** Tarefa A **
Segundo o texto sobre a crise, quanto o PIB do Brasil encolheu em 2009?
** Tarefa B **
Diga se cada afirmação abaixo está de acordo com o texto sobre a crise. Responda sim ou não e cite as palavras do texto que decidem.
(i) No ano da "marolinha", os investimentos e a construção civil caíram mais que a indústria.
(ii) A crise atual na Europa é comparada a um 2008 americano em ritmo acelerado.
(iii) Mais da metade dos bancos já sente um aperto nas condições de financiamento.
** Tarefa C **
Continue o texto sobre a crise a partir da última frase mostrada.

** Texto base **
“MAROLINHA” 2.0

 

Fernando Canzian 

Folha.com, 7/11/2011

Em 2009, ano da “marolinha”, o PIB do Brasil encolheu 0,6%. Houve quedas dramáticas na indústria (-6,4%) e nos investimentos e construção civil (-10,3%). O PIB daquele ano espelhou a crise aguda nos EUA em 2008. Foi quando o Lehman Brothers quebrou e o mercado internacional de crédito se transformou em um “vale da morte”, onde bancos congelaram os empréstimos entre si e para empresas e consumidores.

O atual estágio da crise na Europa, comparável a um 2008 americano, só que em câmera lenta, vai cobrando a sua conta. O quadro ao lado mostra como os bancos e instituições de crédito dos mercados emergentes vêm sentindo o atual terremoto na zona do euro.

Quase 70% dos bancos já experimentam um aperto nas condições de financiamento. Ou seja, têm mais dificuldades ou pagam mais por linhas de crédito que tomam de outros bancos para transformá-los em empréstimos para seus clientes e consumidores.

** Trecho da listagem **

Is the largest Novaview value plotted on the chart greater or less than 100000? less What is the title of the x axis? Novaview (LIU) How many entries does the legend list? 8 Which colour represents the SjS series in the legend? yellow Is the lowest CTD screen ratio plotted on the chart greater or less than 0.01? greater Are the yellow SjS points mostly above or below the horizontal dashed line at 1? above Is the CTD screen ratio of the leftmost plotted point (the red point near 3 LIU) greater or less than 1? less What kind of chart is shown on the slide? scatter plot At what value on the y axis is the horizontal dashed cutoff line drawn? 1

** Resposta A **
0,6%.

** Resposta B **
(i) Sim: "quedas dramáticas na indústria (-6,4%) e nos investimentos e construção civil (-10,3%)".
(ii) Não: "comparável a um 2008 americano, só que em câmera lenta".
(iii) Sim: "Quase 70% dos bancos já experimentam um aperto nas condições de financiamento."

** Resposta C **
No Brasil, a situação é distinta, pois os bancos estão bem capitalizados e têm dependência externa mínima. Mas eles também se retraíram em 2009, obrigando os estatais Banco do Brasil e CEF a entrar mais agressivamente em cena para manter o crédito ao consumo.

O problema é daqui em diante, em 2012 particularmente. A indústria brasileira apresenta sinais evidentes de desaceleração, que terão impacto também sobre investimentos.

Assim, o roteiro em câmera lenta na Europa (na comparação com a crise aguda dos EUA em 2008) também serve para o Brasil. O país será afetado, mas de forma mais gradual.

O Brasil não é uma ilha, e seu comércio internacional hoje depende tanto dos países desenvolvidos quanto dos emergentes, onde há uma clara desaceleração em curso (até pelo aperto das condições de financiamento de seus bancos)

O maior risco, espelhado neste outro gráfico, é a zona do euro e os EUA sofrerem um novo e contínuo desaquecimento. E voltarem a uma recessão.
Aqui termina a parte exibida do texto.